Jonathan, the base commander, stands as One Piece’s most compelling filler character. His cat-and-mouse game with the Straw Hats feels like canon material—intelligent antagonist, crew members contributing their specialties, humor that matches Oda’s tone.
The arc also provides breathing room after Skypiea’s intensity. This pacing serves the story better than immediate transition to Water 7. G-8 earns its recommendation through quality execution rather than mere completionism.
Pacing Problems: A Bigger Issue Than Filler

One Piece’s main problem isn’t filler—it’s glacial pacing within canon episodes. Toei Animation stretches single manga chapters across multiple episodes through extended reaction shots, repeated flashbacks, and slow walking sequences.
This makes pure filler percentages misleading. A canon episode with five minutes of new content and fifteen minutes of padding can be worse than a solidly-paced filler episode. The real time-waster is within canon, not outside it.
Consider One Piece Kai (fan edit) or One Pace (another fan project) that removes intra-episode padding. These preserve canon while cutting bloat, potentially more valuable than simple filler skipping.
The Dressrosa Problem
Dressrosa (episodes 629-746) exemplifies One Piece’s pacing issues. The arc contains virtually no filler by technical definition—every episode adapts manga content—but stretches approximately 100 manga chapters across 118 episodes.
This means sub-chapter pacing: scenes that took one panel become minutes of animation. The arc’s quality content (Doflamingo’s backstory, Kyros’s revenge, Gear Fourth reveal) gets buried in stretched runtime.
For Dressrosa specifically, consider the One Pace edit that condenses 118 episodes to approximately 49—preserving all content while removing padding.

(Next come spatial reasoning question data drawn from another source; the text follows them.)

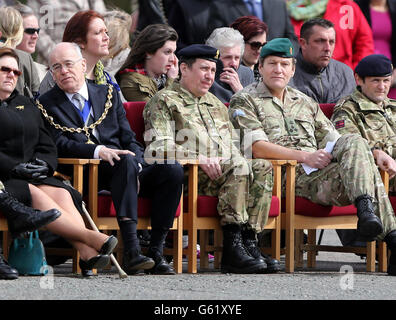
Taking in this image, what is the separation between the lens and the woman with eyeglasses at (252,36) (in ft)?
31.7

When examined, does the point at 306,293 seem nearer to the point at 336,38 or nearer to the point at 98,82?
the point at 98,82

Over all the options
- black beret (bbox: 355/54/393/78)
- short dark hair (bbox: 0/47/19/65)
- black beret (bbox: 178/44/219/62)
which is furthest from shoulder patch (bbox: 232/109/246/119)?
short dark hair (bbox: 0/47/19/65)

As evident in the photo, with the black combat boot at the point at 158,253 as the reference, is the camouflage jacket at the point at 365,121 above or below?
above

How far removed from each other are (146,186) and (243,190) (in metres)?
0.66

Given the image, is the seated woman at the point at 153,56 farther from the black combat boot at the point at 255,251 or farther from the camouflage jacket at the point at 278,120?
the black combat boot at the point at 255,251

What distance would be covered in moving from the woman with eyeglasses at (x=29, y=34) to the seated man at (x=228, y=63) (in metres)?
1.33

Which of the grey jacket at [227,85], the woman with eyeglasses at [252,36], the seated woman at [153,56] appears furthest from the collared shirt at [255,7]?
the seated woman at [153,56]

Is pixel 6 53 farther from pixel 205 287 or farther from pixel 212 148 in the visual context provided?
pixel 205 287

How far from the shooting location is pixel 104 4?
1005 centimetres

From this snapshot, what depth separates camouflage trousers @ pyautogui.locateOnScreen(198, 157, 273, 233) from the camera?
777 cm

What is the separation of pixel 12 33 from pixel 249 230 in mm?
2253

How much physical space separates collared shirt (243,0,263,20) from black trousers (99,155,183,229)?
2899 millimetres

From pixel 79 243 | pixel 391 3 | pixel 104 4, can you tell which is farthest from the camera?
pixel 391 3

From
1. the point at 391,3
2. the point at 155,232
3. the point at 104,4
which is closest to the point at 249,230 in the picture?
the point at 155,232
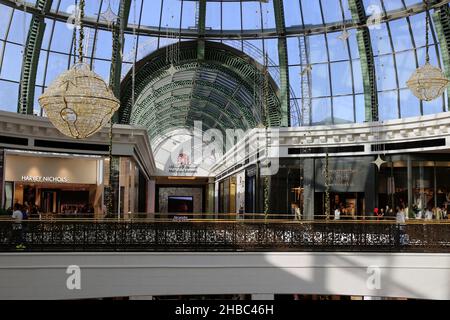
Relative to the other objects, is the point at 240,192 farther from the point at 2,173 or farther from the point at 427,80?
the point at 427,80

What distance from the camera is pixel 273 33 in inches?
1029

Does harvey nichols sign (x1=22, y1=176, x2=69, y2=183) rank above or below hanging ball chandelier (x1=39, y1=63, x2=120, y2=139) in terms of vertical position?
below

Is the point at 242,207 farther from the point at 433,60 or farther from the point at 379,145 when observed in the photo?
the point at 433,60

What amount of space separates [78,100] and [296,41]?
1739 cm

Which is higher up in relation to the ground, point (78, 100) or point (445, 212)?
point (78, 100)

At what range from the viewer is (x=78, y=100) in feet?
34.9

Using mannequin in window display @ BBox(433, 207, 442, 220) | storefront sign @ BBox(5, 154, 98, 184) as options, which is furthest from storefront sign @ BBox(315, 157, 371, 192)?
storefront sign @ BBox(5, 154, 98, 184)

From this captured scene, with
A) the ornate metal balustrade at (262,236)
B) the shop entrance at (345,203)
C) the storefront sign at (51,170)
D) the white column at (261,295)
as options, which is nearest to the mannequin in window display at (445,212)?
the shop entrance at (345,203)

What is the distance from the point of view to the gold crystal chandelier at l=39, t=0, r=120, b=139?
10555 millimetres

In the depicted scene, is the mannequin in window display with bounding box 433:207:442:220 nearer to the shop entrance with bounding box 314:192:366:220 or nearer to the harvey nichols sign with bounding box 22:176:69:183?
the shop entrance with bounding box 314:192:366:220

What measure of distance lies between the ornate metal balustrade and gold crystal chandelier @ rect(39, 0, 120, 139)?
186 inches

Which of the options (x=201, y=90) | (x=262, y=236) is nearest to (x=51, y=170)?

The improvement is dramatic.
Episode Count Breakdown
Total One Piece episodes: 1100+ (ongoing)
Canon episodes: approximately 1000+
Filler episodes: approximately 100
Percentage: roughly 9% filler
This percentage seems reasonable until you factor in pacing. The effective “waste” is higher when accounting for stretched canon. Still, One Piece’s filler situation is manageable compared to Naruto’s 40%+.
Quick Skip Strategy by Saga
East Blue: Skip nothing—it’s short and establishes everything.
Alabasta: Skip 98-99, 102-106, 131-143.
Skypiea: Watch everything (short saga anyway).
Water 7: Skip 220-226, but WATCH 196-206 (G-8).
Enies Lobby: Skip 279-283, 303, 317-319.
Thriller Bark: Skip 326-336, 382-384.
Marineford: Minimal filler—check individual episodes.
Post-Timeskip: Consult updated guides for scattered episodes.
Movie and Special Integration
One Piece movies aren’t canon but provide additional content. Film Red, Stampede, and Film Z offer high-production spectacle. None are required viewing; all are enjoyable supplements.
The Episode of… specials (Episode of East Blue, Episode of Skypiea, etc.) condense arcs into movie-length recaps. These can substitute for full arc watches on rewatch, but shouldn’t replace first viewing.
Final Recommendations
One Piece’s filler is manageable—the real challenge is the series’ length and pacing rather than non-canon episodes. Skip the listed filler, watch G-8 specifically, and consider pacing solutions for post-timeskip content.
The 1100+ episode commitment intimidates many potential viewers. Know that the filler burden is lighter than it appears. Your bigger decision is whether One Piece’s unique tone, worldbuilding, and long-term payoffs justify the time investment. If yes, use this guide to optimize that journey.
The Grand Line awaits. Navigate it efficiently.